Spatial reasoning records
++++++

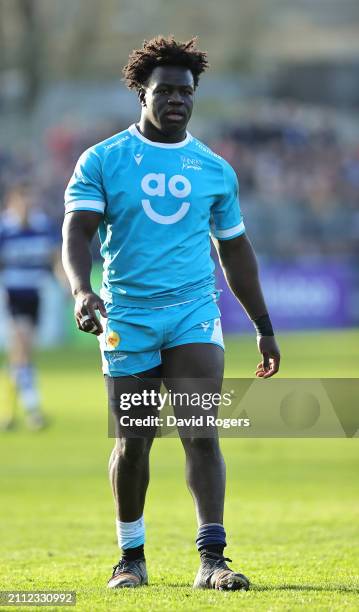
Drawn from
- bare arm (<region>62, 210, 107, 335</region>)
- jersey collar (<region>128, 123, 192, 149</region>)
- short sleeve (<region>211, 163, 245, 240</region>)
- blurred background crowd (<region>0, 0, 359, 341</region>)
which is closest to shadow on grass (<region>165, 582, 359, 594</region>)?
bare arm (<region>62, 210, 107, 335</region>)

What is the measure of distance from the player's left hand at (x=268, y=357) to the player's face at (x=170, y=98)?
3.80ft

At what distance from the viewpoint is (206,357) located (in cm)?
612

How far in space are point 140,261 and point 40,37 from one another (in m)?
40.5

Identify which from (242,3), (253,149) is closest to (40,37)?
(242,3)

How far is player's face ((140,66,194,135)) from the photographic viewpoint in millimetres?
6090

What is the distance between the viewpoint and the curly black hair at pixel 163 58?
6184mm

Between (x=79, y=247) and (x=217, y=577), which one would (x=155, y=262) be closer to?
(x=79, y=247)

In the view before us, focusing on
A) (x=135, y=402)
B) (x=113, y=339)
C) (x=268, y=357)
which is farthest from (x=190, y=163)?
(x=135, y=402)

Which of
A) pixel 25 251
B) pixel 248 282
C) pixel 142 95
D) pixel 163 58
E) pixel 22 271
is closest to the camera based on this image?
pixel 163 58

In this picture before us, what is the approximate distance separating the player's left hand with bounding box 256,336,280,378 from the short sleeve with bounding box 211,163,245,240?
56 centimetres

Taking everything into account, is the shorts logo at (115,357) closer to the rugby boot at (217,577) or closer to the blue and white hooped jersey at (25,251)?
the rugby boot at (217,577)

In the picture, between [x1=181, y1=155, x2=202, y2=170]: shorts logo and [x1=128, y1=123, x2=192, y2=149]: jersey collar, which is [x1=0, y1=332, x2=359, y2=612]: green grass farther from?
[x1=128, y1=123, x2=192, y2=149]: jersey collar

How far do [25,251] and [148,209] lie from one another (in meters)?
10.5

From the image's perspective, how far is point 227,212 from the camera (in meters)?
6.35
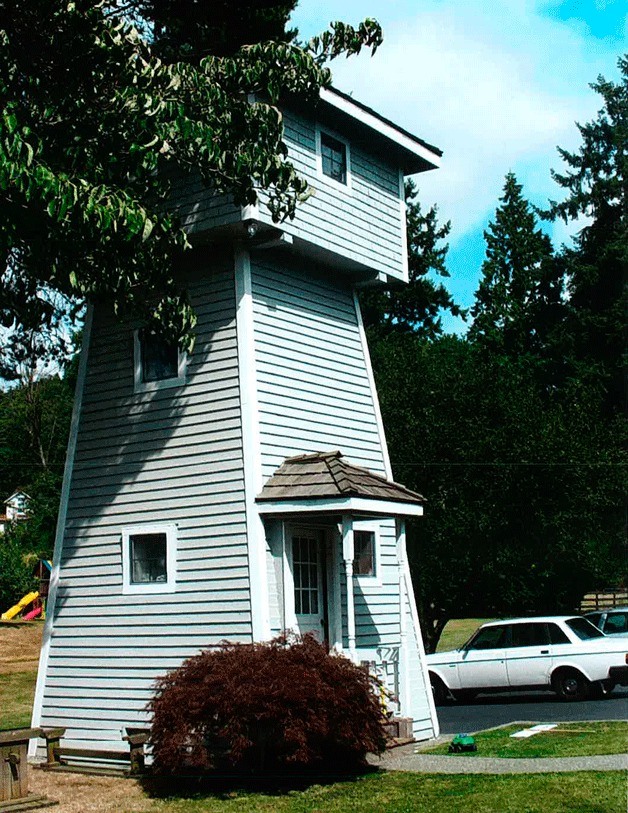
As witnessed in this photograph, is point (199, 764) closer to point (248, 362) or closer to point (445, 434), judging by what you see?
point (248, 362)

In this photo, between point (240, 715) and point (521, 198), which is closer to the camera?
point (240, 715)

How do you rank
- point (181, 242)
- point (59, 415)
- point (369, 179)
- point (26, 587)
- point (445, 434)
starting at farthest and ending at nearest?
point (59, 415) < point (26, 587) < point (445, 434) < point (369, 179) < point (181, 242)

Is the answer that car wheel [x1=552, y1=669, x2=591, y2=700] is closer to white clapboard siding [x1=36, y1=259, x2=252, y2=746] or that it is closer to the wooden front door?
the wooden front door

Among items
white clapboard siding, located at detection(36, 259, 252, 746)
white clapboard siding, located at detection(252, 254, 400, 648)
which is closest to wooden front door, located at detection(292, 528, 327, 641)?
white clapboard siding, located at detection(252, 254, 400, 648)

++++++

Reproduce the whole listing above word for word, but not its pictures.

Drawn from
- bare arm (<region>62, 210, 107, 335</region>)
- jersey collar (<region>128, 123, 192, 149</region>)
- short sleeve (<region>211, 163, 245, 240</region>)
- blurred background crowd (<region>0, 0, 359, 341</region>)
which is closest to shadow on grass (<region>165, 582, 359, 594</region>)?
bare arm (<region>62, 210, 107, 335</region>)

What is the measure of distance from the player's left hand at (x=268, y=357) to the player's face at (x=170, y=98)?
3.80ft

At what distance from the viewpoint is (206,357) located (in cm)?
612

How far in space are point 140,261 and point 40,37 from one another (in m)?
40.5

Identify which from (242,3), (253,149) is closest to (40,37)?
(242,3)

How far is player's face ((140,66,194,135)) from the photographic viewpoint in millimetres?
6090

What is the distance between the viewpoint and the curly black hair at pixel 163 58?
6184mm

Between (x=79, y=247) and (x=217, y=577), which one would (x=155, y=262) be closer to?
(x=79, y=247)

In the view before us, focusing on
A) (x=135, y=402)
B) (x=113, y=339)
C) (x=268, y=357)
which is farthest from (x=190, y=163)?
(x=135, y=402)

Which of
A) pixel 25 251
B) pixel 248 282
C) pixel 142 95
D) pixel 163 58
E) pixel 22 271
is closest to the camera based on this image?
pixel 163 58

In this picture before us, what is the approximate distance separating the player's left hand with bounding box 256,336,280,378 from the short sleeve with bounding box 211,163,245,240?
56 centimetres

Taking everything into account, is the shorts logo at (115,357) closer to the rugby boot at (217,577) or closer to the blue and white hooped jersey at (25,251)?
the rugby boot at (217,577)

In the picture, between [x1=181, y1=155, x2=202, y2=170]: shorts logo and [x1=128, y1=123, x2=192, y2=149]: jersey collar, which is [x1=0, y1=332, x2=359, y2=612]: green grass farther from?
[x1=128, y1=123, x2=192, y2=149]: jersey collar

How far do [25,251] and [148,209] lie from one another (in meters)?
10.5

From the image's perspective, how far is point 227,212 from the camera (in meters)?
6.35
As witnessed in this photograph, is point (199, 764) closer to point (248, 362) or closer to point (445, 434), judging by what you see?
point (248, 362)

In this photo, between point (240, 715) and point (521, 198), which is closer to the camera?
point (240, 715)

How do you rank
- point (181, 242)
- point (59, 415)
- point (369, 179)
- point (26, 587)
- point (445, 434)
starting at farthest and ending at nearest?
point (59, 415) < point (26, 587) < point (445, 434) < point (369, 179) < point (181, 242)

Is the answer that car wheel [x1=552, y1=669, x2=591, y2=700] is closer to white clapboard siding [x1=36, y1=259, x2=252, y2=746] or that it is closer to the wooden front door?
the wooden front door

Among items
white clapboard siding, located at detection(36, 259, 252, 746)
white clapboard siding, located at detection(252, 254, 400, 648)
which is closest to wooden front door, located at detection(292, 528, 327, 641)?
white clapboard siding, located at detection(252, 254, 400, 648)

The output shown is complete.